Oil price driving PV development in the Middle East

21. January 2013 | Global PV markets, Industry & Suppliers, Markets & Trends, Investor news | By:  Max Hall

U.S. solar module manufacturer-turned-plant-developer First Solar is targeting the Middle East and north Africa as a growth market as oil and gas-rich nations look to reduce their domestic reliance on such fuels to maximize export returns.

Abu Dhabi.

The price of oil is driving photovoltaics in the Middle East and north Africa.

Talking to Bloomberg, First Solar's chief technology officer Raffi Garabedian confirmed the U.S. giant's decision to diversify into plant development, using its own modules, had made it more competitive on the international stage.
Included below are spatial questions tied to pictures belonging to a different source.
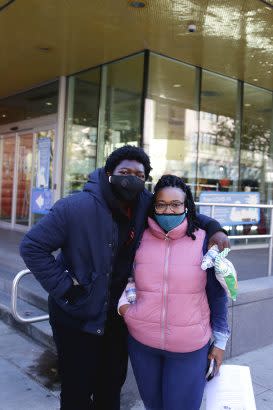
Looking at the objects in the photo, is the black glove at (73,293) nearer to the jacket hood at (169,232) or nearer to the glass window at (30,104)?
the jacket hood at (169,232)

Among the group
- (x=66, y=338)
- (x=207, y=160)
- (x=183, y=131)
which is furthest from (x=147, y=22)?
(x=66, y=338)

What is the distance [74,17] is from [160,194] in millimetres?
5015

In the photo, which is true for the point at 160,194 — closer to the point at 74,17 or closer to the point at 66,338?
the point at 66,338

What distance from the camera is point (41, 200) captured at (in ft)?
34.2

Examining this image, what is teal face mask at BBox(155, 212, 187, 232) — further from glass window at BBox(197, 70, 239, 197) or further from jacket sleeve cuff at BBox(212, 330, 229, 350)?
glass window at BBox(197, 70, 239, 197)

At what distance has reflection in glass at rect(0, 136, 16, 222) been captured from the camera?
1193 cm

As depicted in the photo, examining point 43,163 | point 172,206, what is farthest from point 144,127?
point 172,206

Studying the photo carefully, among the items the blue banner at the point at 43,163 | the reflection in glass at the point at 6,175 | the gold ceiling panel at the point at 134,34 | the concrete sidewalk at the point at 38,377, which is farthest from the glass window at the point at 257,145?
the concrete sidewalk at the point at 38,377

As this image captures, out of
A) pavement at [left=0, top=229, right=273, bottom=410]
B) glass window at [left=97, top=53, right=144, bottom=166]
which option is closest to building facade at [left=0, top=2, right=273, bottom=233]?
glass window at [left=97, top=53, right=144, bottom=166]

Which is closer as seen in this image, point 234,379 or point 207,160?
point 234,379

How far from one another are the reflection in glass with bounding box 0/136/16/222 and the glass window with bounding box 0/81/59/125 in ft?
2.06

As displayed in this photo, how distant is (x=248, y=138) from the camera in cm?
1059

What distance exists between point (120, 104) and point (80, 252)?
726 centimetres

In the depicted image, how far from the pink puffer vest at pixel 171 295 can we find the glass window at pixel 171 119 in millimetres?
6259
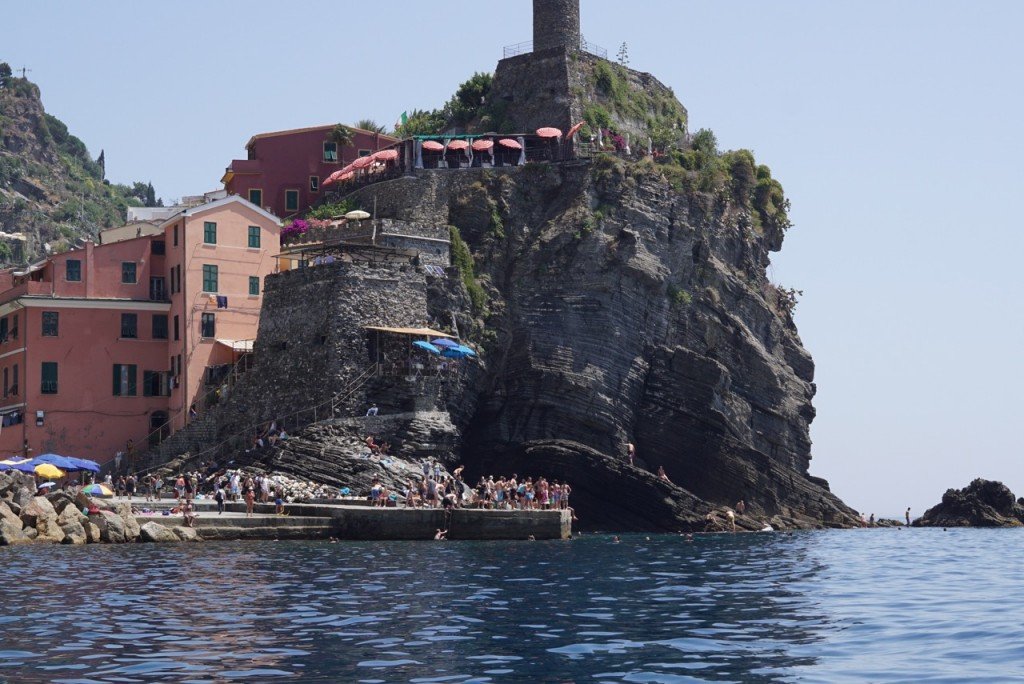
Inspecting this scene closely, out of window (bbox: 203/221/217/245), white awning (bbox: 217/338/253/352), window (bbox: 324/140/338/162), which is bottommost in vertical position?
white awning (bbox: 217/338/253/352)

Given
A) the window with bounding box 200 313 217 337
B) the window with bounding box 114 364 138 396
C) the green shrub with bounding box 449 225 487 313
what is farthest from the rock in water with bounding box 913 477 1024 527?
the window with bounding box 114 364 138 396

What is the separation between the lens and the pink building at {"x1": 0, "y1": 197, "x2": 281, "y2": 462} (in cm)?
6109

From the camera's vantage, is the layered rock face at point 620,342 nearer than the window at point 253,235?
Yes

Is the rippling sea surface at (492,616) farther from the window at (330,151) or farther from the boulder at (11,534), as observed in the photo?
the window at (330,151)

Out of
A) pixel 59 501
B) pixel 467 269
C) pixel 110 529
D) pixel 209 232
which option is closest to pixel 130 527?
pixel 110 529

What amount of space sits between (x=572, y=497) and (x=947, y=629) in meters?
36.0

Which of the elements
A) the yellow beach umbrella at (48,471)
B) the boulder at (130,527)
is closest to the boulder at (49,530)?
the boulder at (130,527)

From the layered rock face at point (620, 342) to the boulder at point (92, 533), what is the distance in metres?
18.7

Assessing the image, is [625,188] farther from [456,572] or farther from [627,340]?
[456,572]

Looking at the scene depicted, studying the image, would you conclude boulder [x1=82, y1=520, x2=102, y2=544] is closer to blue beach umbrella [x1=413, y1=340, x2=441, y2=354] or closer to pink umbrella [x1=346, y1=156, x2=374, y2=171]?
blue beach umbrella [x1=413, y1=340, x2=441, y2=354]

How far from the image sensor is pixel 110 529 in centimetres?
4422

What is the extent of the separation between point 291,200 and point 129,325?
13269mm

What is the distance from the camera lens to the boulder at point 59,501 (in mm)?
45719

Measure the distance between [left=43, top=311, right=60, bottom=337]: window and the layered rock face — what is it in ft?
50.7
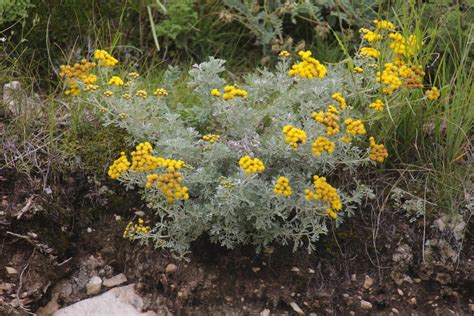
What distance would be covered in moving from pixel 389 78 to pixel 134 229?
116cm

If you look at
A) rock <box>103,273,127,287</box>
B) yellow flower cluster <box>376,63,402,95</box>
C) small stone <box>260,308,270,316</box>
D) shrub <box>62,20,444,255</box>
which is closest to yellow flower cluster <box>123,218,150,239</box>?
shrub <box>62,20,444,255</box>

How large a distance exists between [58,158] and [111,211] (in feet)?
1.03

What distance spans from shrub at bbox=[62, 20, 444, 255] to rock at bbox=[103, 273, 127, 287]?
0.18m

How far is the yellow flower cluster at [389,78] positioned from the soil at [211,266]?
1.71ft

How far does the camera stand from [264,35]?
12.9ft

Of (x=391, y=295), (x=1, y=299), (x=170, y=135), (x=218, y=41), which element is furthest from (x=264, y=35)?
(x=1, y=299)

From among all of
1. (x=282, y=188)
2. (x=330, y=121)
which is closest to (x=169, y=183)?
(x=282, y=188)

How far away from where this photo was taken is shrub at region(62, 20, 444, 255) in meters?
2.43

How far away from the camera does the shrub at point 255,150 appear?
2434 millimetres

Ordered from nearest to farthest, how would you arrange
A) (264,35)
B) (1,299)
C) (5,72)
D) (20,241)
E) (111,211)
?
(1,299)
(20,241)
(111,211)
(5,72)
(264,35)

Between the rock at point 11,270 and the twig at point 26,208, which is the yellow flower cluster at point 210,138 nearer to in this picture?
the twig at point 26,208

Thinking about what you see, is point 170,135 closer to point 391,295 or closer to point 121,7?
point 391,295

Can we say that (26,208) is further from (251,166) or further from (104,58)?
(251,166)

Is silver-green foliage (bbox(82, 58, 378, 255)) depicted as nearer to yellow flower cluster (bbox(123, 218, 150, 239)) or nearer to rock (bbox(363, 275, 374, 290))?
yellow flower cluster (bbox(123, 218, 150, 239))
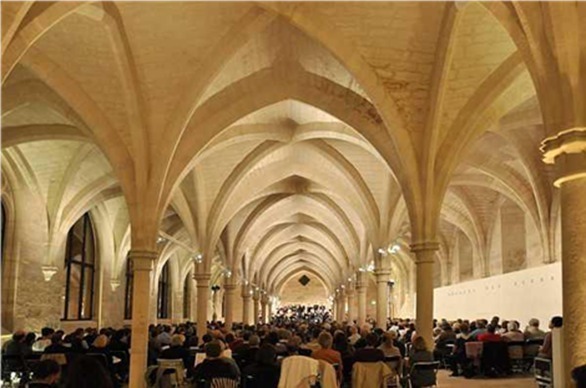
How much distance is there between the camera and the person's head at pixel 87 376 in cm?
363

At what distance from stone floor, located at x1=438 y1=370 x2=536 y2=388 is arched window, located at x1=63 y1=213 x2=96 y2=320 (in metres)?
14.6

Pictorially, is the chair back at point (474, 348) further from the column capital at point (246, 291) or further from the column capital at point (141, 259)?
the column capital at point (246, 291)

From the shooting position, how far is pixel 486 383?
1255 centimetres

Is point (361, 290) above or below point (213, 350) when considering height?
above

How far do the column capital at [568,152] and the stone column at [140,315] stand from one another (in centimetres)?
927

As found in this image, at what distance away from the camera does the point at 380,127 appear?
1529 cm

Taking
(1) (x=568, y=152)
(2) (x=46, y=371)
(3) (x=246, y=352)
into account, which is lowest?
(3) (x=246, y=352)

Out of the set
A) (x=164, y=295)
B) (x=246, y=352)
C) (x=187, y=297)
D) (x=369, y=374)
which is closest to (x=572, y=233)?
(x=369, y=374)

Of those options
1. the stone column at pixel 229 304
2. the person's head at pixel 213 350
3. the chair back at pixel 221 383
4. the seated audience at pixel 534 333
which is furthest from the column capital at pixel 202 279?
the chair back at pixel 221 383

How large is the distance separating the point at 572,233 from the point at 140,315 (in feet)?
30.9

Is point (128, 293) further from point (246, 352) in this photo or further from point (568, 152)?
point (568, 152)

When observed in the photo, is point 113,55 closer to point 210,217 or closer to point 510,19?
point 510,19

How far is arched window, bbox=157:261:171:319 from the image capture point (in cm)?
3522

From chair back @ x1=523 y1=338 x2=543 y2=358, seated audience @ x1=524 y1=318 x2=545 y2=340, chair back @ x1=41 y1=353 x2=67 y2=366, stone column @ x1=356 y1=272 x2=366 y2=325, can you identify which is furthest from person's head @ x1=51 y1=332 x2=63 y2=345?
stone column @ x1=356 y1=272 x2=366 y2=325
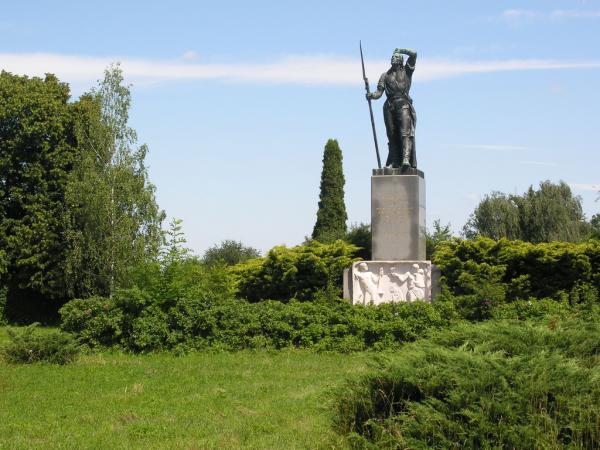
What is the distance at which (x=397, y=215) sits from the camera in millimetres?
18875

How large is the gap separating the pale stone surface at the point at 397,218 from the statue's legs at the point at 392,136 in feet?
2.53

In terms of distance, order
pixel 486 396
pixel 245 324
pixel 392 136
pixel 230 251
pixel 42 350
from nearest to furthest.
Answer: pixel 486 396, pixel 42 350, pixel 245 324, pixel 392 136, pixel 230 251

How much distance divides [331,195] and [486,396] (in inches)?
1272

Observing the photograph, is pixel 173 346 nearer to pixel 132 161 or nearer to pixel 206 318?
pixel 206 318

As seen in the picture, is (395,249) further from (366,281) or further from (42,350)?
(42,350)

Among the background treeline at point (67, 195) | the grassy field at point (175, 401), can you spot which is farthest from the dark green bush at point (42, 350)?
the background treeline at point (67, 195)

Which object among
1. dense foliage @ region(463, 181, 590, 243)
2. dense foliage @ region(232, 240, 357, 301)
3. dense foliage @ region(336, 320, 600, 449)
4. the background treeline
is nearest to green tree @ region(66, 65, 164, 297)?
the background treeline

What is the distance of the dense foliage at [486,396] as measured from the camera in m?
6.34

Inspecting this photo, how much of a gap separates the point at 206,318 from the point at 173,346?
728 mm

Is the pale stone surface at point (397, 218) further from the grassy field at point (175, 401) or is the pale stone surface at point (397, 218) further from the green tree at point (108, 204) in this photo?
the green tree at point (108, 204)

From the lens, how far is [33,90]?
31000 mm

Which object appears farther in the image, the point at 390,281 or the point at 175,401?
the point at 390,281

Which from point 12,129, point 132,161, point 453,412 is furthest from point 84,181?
point 453,412

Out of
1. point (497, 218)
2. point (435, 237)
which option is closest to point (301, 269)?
point (435, 237)
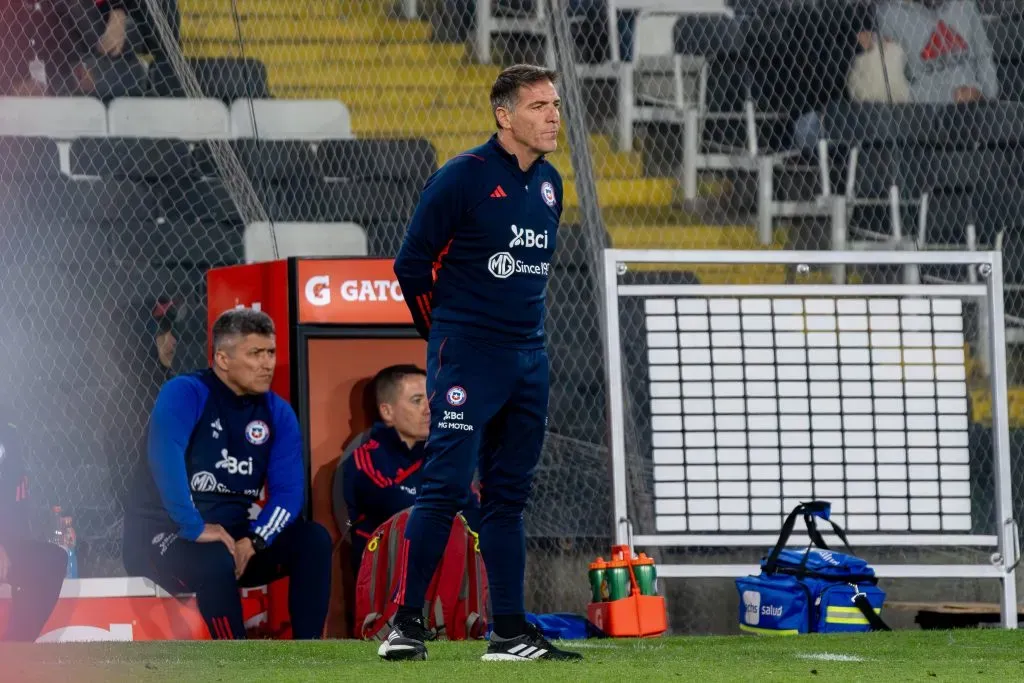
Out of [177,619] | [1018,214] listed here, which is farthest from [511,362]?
[1018,214]

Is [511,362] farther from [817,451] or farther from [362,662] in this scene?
[817,451]

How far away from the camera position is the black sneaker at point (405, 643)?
134 inches

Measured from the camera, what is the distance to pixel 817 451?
17.4ft

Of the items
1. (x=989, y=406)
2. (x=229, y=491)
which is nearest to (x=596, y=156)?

Garabedian confirmed that the driver for photovoltaics across the Middle East and the Sahel was a desire from fossil-fuel-rich governments to maximise oil and gas exports.

With European Brent crude oil trading at more than US$110 per barrel, the cost to oil producing nations of burning such fuel at a subsidized rate for domestic customers was as high as $90/barrel, according to Adnan Amin, director general of the Abu Dhabi-based International Renewable Energy Agency, also quoted in the Bloomberg article.

Those figures mean solar, in the form of photovoltaics and even the more expensive CSP, are at grid parity when export losses are factored in.

The countries across the oil-producing region are experiencing a rising demand for electricity.

Mr Garabedian was interviewed during last week's World Future Energy Summit in Abu Dhabi.